This is only scratching the surface of the atrocities that comprised of only a sliver of Mao’s regime in China. Reading into the details of famines, especially more modern ones where ample documentation occurred along with photographic evidence will make any fairly normal person exert tears. A phenomenal source if you want to learn more about this period of China and the ones that followed is Frank Dikötter who write three books about Mao’s China: The Tragedy of Liberation, Mao’s Great Famine, and The Cultural Revolution.
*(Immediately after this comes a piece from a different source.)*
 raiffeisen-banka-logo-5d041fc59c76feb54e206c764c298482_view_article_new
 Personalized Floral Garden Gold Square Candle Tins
And if you want to learn about the horrific coverup that won the New York Times a damned Pulitzer Prize which those arrogant snobs have to this day not returned, check out how the NYT covered up the Soviet-caused famine in Ukraine in the 1930’s.
My primary thesis in this publication is to analyze, summarize, and comment on the rapid ascent to a new policy paradigm being brought on rapidly due to Climate Change and its associated tradeoffs which are seldom discussed let alone understood by the cheerleaders of such movements. In Mao’s time, every Chinese person needed to be made “equal” rapidly, and in our modern era, we’re told the word as we know it going to end unless we rapidly do a number of things to stop and potentially reverse it. In both cases, human flourishing and often the environment itself are sacrificed for an ideology which sacrifices both.
The title, Green Leap Forward is meant to mock the arrogance of Statist central planning, the denial of human nature, the ignorance of elementary energy concepts, and the tragic over trust in the State, let alone the insane assumption that nearly 200 of them to work together to “save the planet.”